I recall from "It Was 20 Years Ago Today"---an ITC show that covered both the Beatles, around the time of Sgt. Pepper, and the social scene of 1967 [produced in 1987 to commemorate the CD issue of said album]---a music critic speaking, representing the classical wing: "Music is an encapsulation of time". And that's about the size of it.
As regards "Boomers", I'm in the center of that, born in 1955. The "Boomer" era extends as far forward as born in 1965. If you're younger than that, you're not a Boomer. Boomers are, for the most part, senior citizens, and soon all of the Boomers will be senior citizens. I can listen to modern pop music. I've seen enough of that guy's videos to know he's got a Boomer skew and Boomer prejudices. There's plenty of new stuff that I like, but there's no denying the pull of the past. Everything that is a recording is historical: It's only new the moment it's made. I doubt I'm listening to anything "new" as of this moment, my M.O. is to check out the next big thing a few years later. This comes from [in my previous life] obsessively buying discs of various sorts once they've made it to the used or cut-out bins.
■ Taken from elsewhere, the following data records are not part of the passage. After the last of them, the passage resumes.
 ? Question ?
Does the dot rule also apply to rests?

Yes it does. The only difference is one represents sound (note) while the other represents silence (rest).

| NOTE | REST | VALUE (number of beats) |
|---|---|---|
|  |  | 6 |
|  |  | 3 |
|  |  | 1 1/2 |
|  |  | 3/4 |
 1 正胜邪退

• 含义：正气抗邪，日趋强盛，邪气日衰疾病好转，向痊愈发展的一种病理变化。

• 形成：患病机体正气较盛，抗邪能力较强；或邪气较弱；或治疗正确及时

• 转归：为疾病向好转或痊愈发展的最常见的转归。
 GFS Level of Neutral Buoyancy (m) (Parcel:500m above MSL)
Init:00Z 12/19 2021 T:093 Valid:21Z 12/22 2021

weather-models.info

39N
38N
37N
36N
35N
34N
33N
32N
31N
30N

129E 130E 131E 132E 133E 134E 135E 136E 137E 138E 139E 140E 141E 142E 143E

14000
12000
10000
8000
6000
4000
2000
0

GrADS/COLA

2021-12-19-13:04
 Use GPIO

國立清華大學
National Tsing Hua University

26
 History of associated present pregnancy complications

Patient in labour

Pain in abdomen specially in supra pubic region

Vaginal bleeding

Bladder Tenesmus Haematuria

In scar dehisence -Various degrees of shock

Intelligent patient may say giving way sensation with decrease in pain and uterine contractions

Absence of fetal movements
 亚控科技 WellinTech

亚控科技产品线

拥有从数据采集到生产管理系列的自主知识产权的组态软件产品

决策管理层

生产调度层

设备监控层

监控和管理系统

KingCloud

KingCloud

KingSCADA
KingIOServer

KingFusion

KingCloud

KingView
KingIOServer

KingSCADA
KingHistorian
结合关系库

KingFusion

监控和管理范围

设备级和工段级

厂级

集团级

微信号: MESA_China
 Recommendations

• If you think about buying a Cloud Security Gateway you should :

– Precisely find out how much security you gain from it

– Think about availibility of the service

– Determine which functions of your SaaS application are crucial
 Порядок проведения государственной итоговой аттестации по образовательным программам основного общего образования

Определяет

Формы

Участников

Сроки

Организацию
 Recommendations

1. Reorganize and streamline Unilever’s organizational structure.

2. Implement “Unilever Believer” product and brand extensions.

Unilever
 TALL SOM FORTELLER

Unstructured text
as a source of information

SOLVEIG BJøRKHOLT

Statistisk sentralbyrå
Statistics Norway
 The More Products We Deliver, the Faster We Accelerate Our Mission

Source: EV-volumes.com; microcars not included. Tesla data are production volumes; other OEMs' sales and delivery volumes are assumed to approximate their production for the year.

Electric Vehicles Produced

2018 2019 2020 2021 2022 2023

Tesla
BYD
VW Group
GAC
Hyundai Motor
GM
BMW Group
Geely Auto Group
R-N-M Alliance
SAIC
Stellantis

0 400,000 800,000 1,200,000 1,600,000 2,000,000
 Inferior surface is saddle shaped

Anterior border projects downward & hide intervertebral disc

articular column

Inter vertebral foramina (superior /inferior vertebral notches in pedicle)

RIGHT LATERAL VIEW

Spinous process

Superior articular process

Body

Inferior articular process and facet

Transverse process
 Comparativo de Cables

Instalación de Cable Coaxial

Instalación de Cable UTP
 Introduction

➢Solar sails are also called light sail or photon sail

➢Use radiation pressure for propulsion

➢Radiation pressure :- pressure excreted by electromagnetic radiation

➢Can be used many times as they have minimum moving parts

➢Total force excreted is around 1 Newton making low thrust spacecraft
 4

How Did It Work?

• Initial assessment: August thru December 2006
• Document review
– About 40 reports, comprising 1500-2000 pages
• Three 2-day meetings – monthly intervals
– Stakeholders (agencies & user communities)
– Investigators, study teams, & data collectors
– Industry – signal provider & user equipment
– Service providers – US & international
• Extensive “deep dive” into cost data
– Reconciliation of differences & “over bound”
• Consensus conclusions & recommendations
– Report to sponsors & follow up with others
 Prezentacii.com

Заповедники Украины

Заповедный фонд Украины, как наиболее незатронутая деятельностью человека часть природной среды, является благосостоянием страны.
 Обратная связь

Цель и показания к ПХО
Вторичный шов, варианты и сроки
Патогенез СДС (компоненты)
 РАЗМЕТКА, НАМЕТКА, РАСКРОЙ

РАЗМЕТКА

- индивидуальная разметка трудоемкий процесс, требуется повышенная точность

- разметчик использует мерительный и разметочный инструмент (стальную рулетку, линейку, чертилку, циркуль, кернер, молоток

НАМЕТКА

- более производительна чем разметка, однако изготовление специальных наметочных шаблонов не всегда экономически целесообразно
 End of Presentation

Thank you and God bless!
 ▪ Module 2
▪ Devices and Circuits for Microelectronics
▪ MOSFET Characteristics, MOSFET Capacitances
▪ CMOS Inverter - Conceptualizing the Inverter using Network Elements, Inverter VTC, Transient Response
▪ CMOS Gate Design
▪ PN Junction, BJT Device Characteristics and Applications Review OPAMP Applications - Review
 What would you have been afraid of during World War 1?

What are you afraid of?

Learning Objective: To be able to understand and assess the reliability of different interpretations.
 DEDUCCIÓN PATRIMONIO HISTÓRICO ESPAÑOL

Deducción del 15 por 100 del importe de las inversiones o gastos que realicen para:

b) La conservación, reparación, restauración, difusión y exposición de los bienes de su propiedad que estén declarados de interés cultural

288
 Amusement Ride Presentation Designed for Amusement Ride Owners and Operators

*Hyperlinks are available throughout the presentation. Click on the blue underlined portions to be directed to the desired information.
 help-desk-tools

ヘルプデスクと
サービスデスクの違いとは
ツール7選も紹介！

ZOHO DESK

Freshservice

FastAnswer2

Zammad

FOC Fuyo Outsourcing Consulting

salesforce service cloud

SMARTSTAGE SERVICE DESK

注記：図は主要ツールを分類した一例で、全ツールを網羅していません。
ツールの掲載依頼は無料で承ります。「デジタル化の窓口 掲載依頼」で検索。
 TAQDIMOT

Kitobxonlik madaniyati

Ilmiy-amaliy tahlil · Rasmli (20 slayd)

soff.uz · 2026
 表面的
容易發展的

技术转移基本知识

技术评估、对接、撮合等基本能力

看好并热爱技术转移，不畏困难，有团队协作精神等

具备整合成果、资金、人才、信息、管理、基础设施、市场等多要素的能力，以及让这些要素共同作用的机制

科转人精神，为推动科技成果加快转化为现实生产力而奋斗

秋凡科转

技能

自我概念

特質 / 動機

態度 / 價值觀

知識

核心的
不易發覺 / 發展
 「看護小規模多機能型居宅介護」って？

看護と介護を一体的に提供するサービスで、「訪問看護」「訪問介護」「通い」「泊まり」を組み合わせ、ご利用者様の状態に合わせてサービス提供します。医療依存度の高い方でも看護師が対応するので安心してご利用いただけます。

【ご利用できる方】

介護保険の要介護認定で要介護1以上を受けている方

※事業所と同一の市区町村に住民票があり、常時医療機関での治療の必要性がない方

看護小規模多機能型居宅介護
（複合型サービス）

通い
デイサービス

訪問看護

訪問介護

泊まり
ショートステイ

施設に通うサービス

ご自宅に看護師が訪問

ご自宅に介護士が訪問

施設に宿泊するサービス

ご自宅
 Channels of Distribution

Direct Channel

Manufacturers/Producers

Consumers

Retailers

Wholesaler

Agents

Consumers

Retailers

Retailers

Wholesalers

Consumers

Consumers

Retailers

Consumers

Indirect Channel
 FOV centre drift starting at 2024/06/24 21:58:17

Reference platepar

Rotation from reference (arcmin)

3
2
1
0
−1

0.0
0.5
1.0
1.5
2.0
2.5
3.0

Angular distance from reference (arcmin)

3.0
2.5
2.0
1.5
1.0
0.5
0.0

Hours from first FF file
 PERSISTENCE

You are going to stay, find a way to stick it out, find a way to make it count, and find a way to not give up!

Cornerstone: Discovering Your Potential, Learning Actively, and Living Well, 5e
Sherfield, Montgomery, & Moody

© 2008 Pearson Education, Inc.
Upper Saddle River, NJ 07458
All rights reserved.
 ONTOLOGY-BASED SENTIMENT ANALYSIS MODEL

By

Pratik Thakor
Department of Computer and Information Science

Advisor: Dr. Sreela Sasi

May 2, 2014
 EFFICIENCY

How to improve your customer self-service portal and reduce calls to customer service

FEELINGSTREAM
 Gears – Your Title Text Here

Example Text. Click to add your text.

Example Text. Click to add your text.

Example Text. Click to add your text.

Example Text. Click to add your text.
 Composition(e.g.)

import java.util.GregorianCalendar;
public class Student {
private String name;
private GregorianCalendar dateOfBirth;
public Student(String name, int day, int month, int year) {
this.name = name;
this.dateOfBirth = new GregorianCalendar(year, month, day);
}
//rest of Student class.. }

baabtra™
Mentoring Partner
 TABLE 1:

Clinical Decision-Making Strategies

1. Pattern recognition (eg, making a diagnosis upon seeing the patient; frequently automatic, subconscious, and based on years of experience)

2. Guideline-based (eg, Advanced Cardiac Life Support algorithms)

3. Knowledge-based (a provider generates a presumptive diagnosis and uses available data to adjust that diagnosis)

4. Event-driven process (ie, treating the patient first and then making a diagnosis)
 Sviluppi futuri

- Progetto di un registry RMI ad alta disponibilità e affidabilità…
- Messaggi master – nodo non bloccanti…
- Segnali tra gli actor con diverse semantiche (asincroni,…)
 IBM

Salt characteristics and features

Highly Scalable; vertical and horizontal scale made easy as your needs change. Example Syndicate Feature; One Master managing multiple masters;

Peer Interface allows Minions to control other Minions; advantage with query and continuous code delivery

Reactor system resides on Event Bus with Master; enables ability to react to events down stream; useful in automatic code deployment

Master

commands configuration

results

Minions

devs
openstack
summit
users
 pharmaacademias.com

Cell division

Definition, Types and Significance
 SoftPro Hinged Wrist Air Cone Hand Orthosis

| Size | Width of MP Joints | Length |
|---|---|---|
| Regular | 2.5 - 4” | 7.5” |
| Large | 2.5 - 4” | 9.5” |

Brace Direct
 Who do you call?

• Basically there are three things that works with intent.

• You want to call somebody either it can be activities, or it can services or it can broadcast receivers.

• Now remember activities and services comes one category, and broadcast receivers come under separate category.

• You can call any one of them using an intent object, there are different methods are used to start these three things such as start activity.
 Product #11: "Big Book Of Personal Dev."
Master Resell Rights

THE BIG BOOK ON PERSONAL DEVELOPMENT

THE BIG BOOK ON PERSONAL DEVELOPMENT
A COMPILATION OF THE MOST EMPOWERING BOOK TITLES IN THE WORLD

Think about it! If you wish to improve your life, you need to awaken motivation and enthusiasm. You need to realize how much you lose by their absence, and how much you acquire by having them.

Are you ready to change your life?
The reality is, as we get older, we fill ourselves up with music of the past, and that past has a major pull on our musical prejudices. I think the pop garbage of my earliest youth functions the same way as pop garbage of this era does, as a way of irritating parents. The music of each and every era reflects that kind of "new" that the parents will hate. I guess I can embrace more music of the present than most folks my age in large part because I've never been a parent.
The Beatles, when they first arrived, were closer [historically speaking] to the Edison Cylinder than we are [now] to the Beatles.